Há maldições do próprio Deus
(particularmente Deuteronômio 28.15 em diante). Deus não está dando uma
autorização ao Diabo, mas julgando alguém. A ação é dele. Basta ler o
texto bíblico.
Boa parte da argumentação do livro repousa sobre
experiências. Isto é um perigo. Alegar que um rapaz é homossexual porque
seu pai o amaldiçoou, chamando-o de "mulherzinha" (p. 29) pode fazer o
deleite de alguns psicólogos, mas tira toda a responsabilidade pessoal do
jovem. Houve uma opção. Colocar a culpa de nossos atos errados e de nossas
escolhas mal feitas em palavras ditas por alguém é cair na
irresponsabilidade moral. Tomamos decisões, somos responsáveis pelo que
fazemos. A culpa é nossa. Quando acertamos, o mérito é nosso. Há valor
moral no que fizemos.
Muitos dos casos alistados no livro nada
provam. São genéricos e, na estrutura da argumentação, acabam sendo a
prova do que deveriam ilustrar. Em Comunicação chama-se a isso de
"ignorância da questão ou falsa causa". Uma citação de Garcia: "Se, à
noite, cruzo com um gato preto na rua, e logo adiante tropeço e caio e
admito que a causa da minha queda foi o encontro com o felino, estou
raciocinando por indução, sim, mas incidindo em erro, ao crer que o que
vem antes é a causa do que ocorre depois: post hoc ergo propter hoc
("depois disso, logo, por causa disso") .Mais à frente, diz-nos o mesmo
autor: "...os fenômenos de natureza espiritual, social, política, e até
econômica (estudados pelas ciências humanas) não podem ser atribuídos a
uma causa única mas a um complexo delas, nem sempre identificáveis porque
nem sempre constituem fatos materiais mensuráveis ou ponderáveis. Daí
porque decorrem muitas generalizações falsas ou parcialmente falsas"
.
Caracterizar o homossexualismo de um jovem como produto de uma
palavra impensada dita por um pai, é um exagero. A opção homossexual foi
uma maldição verbal? Dizer que um homem se tornou impotente porque sua
mulher zombou de sua virilidade pode ter alguma base psicológica, mas daí
a dizer que foi uma maldição, ou seja, uma permissão que a mulher deu a
Satanás para tornar o homem impotente, vai um exagero. Vim de uma família
com pouca instrução acadêmica. Quando criança, era o que se chamava de
"traça de livro". Sempre retirava livros da Biblioteca da Escola 10-14
Ceará, em Inhaúma, no Rio (um por dia). Meus pais gostavam, mas sempre
diziam: "Isso é agora, mais tarde arranja namorada e pára de estudar".

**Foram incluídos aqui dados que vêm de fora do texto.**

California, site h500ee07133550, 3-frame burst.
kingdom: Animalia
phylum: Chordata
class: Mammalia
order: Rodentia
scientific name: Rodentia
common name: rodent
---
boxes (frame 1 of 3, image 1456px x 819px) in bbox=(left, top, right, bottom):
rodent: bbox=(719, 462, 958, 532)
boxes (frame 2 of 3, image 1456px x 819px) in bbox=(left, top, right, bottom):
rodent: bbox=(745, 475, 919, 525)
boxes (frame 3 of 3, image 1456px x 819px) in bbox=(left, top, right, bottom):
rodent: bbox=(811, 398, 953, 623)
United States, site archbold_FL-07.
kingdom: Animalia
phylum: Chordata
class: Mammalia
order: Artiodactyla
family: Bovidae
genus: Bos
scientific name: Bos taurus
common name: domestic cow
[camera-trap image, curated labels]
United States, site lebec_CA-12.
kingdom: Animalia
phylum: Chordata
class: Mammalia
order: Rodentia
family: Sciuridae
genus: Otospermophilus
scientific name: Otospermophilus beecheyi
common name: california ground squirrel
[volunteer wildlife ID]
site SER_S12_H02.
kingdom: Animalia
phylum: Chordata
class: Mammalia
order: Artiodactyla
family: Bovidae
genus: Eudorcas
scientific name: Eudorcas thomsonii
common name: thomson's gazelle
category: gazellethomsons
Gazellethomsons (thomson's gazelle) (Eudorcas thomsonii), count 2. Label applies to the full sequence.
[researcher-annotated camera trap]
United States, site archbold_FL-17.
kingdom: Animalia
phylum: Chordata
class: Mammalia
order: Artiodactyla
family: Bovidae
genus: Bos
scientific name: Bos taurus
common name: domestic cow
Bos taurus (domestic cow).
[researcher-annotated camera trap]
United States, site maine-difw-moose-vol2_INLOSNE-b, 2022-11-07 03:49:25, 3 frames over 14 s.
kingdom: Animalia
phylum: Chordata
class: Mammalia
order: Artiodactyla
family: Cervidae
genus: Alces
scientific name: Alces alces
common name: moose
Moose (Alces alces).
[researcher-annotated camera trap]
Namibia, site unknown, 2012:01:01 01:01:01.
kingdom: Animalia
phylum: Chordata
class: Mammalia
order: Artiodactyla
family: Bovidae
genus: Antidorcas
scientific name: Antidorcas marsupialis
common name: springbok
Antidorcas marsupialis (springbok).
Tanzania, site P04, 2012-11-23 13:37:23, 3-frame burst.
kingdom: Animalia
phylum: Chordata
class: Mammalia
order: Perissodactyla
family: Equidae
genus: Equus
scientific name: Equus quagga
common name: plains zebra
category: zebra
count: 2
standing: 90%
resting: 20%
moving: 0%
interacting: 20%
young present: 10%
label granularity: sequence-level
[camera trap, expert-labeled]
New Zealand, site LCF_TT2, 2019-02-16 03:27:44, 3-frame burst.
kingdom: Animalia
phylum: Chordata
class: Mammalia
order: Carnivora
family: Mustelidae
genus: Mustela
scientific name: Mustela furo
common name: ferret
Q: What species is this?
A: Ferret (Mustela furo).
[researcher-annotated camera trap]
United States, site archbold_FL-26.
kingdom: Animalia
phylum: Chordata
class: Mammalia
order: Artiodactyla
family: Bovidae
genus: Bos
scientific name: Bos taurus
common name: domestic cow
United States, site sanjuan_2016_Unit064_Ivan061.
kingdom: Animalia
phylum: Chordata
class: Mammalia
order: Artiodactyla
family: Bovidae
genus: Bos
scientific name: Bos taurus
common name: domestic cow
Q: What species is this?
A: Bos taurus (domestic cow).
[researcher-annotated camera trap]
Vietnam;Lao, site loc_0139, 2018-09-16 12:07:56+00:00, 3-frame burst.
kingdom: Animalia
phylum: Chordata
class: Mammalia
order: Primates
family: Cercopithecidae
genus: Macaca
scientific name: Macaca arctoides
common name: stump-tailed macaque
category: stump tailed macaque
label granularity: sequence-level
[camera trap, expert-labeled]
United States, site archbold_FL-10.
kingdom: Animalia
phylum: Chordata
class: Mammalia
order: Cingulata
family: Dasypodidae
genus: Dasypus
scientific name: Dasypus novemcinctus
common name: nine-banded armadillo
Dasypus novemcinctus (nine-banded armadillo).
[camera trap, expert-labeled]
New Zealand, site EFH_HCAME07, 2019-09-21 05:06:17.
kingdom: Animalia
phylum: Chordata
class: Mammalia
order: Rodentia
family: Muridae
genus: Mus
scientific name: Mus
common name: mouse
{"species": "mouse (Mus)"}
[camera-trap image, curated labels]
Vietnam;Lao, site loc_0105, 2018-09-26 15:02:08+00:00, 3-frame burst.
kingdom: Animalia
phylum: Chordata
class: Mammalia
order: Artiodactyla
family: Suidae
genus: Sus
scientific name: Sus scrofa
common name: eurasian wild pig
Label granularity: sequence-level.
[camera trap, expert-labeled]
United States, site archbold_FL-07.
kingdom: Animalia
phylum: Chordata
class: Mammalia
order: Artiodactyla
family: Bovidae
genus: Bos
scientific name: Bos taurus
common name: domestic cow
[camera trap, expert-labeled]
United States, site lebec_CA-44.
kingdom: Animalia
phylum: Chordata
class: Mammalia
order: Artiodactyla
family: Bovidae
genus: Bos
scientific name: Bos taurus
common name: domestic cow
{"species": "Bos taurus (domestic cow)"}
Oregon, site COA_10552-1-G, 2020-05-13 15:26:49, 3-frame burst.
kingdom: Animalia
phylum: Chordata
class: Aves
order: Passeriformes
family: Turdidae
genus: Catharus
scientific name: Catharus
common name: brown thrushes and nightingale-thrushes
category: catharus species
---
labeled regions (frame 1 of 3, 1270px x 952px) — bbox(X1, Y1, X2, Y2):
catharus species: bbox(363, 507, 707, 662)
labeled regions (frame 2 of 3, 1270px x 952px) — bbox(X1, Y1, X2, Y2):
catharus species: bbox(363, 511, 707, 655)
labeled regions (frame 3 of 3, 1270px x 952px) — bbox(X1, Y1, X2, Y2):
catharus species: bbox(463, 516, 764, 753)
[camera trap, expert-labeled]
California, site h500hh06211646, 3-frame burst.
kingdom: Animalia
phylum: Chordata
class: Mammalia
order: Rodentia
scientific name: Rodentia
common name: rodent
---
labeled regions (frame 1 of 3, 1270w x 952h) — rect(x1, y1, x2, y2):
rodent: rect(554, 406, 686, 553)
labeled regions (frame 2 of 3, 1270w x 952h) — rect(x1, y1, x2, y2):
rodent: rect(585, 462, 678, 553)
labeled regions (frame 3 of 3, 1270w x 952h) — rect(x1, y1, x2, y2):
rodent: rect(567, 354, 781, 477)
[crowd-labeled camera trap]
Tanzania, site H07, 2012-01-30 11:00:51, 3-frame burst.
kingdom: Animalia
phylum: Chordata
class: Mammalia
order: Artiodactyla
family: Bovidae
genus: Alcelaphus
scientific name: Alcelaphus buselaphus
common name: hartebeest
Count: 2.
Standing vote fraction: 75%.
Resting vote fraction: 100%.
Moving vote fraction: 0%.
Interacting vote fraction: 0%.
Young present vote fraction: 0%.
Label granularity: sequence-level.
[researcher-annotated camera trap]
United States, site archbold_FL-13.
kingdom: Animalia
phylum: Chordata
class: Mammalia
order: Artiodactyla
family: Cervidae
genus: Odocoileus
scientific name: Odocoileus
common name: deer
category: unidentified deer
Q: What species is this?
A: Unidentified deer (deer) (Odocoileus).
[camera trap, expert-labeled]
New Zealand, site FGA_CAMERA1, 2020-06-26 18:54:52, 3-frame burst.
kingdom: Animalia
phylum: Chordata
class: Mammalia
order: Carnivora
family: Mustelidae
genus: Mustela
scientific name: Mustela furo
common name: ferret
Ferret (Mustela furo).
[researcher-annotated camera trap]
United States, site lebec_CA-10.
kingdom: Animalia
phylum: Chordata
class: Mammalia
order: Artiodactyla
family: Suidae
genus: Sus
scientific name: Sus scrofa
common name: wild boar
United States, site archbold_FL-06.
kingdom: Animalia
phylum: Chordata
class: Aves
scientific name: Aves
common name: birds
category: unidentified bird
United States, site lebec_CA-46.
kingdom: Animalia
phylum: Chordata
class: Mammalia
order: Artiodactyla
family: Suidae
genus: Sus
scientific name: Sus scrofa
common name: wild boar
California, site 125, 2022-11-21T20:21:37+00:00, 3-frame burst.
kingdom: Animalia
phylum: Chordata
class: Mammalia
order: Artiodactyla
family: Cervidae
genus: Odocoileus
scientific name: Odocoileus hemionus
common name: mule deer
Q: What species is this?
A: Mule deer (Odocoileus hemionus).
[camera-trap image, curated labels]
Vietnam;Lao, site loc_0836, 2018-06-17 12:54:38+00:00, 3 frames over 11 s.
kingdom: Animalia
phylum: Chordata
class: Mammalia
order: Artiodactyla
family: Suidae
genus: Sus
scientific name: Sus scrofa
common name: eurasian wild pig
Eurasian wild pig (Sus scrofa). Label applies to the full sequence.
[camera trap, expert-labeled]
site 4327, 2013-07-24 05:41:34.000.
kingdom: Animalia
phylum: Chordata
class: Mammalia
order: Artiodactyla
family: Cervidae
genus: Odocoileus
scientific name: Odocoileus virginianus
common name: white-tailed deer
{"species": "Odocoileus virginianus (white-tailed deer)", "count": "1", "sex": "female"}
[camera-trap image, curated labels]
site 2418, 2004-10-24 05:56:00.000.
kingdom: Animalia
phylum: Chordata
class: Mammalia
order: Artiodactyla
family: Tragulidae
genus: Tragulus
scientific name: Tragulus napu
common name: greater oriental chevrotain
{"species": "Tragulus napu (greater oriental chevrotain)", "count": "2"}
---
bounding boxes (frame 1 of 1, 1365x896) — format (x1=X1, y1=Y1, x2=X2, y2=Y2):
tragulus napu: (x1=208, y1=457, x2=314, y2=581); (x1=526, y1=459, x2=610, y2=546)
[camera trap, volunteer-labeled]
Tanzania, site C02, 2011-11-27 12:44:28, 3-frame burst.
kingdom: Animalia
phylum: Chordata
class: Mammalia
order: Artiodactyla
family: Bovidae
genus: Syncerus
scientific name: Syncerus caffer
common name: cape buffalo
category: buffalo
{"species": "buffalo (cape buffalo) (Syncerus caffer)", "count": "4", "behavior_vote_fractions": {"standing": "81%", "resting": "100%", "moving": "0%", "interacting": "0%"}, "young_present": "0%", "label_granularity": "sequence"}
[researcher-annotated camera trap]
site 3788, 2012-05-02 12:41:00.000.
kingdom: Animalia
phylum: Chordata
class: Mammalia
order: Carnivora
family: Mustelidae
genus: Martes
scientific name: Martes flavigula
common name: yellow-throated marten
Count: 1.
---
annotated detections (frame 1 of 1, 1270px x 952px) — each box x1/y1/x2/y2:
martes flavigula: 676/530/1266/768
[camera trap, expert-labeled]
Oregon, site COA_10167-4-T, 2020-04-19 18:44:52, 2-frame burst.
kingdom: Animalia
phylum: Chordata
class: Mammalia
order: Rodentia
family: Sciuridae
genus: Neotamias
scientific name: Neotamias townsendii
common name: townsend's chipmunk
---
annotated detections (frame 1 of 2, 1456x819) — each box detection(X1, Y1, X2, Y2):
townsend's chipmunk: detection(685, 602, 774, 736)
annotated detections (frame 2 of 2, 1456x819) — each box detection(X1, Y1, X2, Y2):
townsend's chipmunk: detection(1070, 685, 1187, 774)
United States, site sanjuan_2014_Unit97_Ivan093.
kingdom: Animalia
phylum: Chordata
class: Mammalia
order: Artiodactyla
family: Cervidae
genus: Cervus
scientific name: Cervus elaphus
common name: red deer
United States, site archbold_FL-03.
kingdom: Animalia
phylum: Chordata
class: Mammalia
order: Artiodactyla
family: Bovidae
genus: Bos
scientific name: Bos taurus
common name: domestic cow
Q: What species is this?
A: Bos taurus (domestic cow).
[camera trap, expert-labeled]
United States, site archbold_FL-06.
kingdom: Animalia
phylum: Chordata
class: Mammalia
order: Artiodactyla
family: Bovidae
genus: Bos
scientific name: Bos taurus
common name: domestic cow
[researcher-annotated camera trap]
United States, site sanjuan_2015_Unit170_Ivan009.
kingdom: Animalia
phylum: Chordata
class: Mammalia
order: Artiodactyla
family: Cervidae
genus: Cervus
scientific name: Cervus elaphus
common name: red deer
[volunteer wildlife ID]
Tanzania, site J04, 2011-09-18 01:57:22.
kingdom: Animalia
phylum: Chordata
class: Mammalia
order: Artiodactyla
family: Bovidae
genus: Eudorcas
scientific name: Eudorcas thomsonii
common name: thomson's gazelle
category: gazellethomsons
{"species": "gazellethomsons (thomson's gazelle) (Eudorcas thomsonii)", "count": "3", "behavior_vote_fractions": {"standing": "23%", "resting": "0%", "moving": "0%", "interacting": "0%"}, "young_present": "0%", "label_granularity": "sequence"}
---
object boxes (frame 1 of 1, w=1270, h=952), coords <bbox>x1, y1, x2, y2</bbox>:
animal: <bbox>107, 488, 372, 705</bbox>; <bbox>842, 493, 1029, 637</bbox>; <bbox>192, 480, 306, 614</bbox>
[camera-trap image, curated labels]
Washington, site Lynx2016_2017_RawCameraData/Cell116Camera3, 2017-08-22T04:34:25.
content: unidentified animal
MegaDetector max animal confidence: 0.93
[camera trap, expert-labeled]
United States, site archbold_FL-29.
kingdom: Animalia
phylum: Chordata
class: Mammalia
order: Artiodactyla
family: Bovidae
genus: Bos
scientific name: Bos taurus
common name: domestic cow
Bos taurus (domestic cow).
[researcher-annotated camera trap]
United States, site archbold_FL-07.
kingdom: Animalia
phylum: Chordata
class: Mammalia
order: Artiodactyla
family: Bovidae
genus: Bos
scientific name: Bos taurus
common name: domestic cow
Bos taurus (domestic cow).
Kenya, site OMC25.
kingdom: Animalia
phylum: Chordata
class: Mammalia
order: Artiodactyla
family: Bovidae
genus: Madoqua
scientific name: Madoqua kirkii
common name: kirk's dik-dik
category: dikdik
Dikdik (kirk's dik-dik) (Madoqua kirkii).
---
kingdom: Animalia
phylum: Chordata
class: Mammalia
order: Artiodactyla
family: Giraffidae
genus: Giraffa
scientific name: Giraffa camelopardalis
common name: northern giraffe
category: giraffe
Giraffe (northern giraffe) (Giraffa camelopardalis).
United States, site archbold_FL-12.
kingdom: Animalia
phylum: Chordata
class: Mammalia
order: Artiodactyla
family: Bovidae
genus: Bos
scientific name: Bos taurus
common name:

Tive namoradas, casei há 30 anos, e continuo estudando. Como toda criança,
também chorei. De raiva e de medo, por sentir dores, e fui chamado de
"mulherzinha" por chorar em certos momentos, coisa comum a uma criança.
Mas não me tornei homossexual. Se vamos fazer doutrinas teológicas em
experiências, reclamo valor para as minhas e as de tantos outros, que
diferem das que servem de lastro para as idéias do autor.
A rigor,
não há uma sistematização de idéias e conceitos para sustentar a tese de
que palavras impensadas ou ofensivas se tornam uma maldição sobre alguém.
Há uma série de casos (as experiências pessoais entre os evangélicos,
sabemos muito bem disso, sempre são superdimensionadas) acompanhados de
versículos fora do contexto, analisados isoladamente.
Algumas vezes
o livro descamba para a "avacalhação". Que me desculpe o autor pelo termo
forte, mas veja-se esta experiência: "Na frente de minha casa havia
nascido um pé de abóbora entre pedras de construção. Então declarei com
certo desdém: 'Eu te abençôo, ó pé de abóbora, e vamos ver o que
acontece'". Meses depois havia abóboras em profusão, e de bom tamanho.
Conclusão: "funciona até com abóboras" (p. 40). Ora, se assim é, estas
pessoas com palavras mágicas podem eliminar a fome do país.
Algumas
considerações resvalam para o absurdo. O autor teve problemas com um carro
que comprou. O Espírito Santo lhe falou: "Você já repreendeu as maldições
que porventura possam estar sobre esse carro? Não sabe que pessoas
amaldiçoadas e infiéis participaram de seu projeto e fabricação? Não
percebeu que em tantos anos, desde que você aprendeu sobre essa questão de
bênção e maldição, você não costumava atropelar animais; e nem com outro
carro? Esse é o primeiro" (p. 37). Repreendida a maldição, não houve mais
problemas com o carro. Uma questão: essas pessoas amaldiçoadas e infiéis
só participaram do projeto daquele carro? Era ele único, singular?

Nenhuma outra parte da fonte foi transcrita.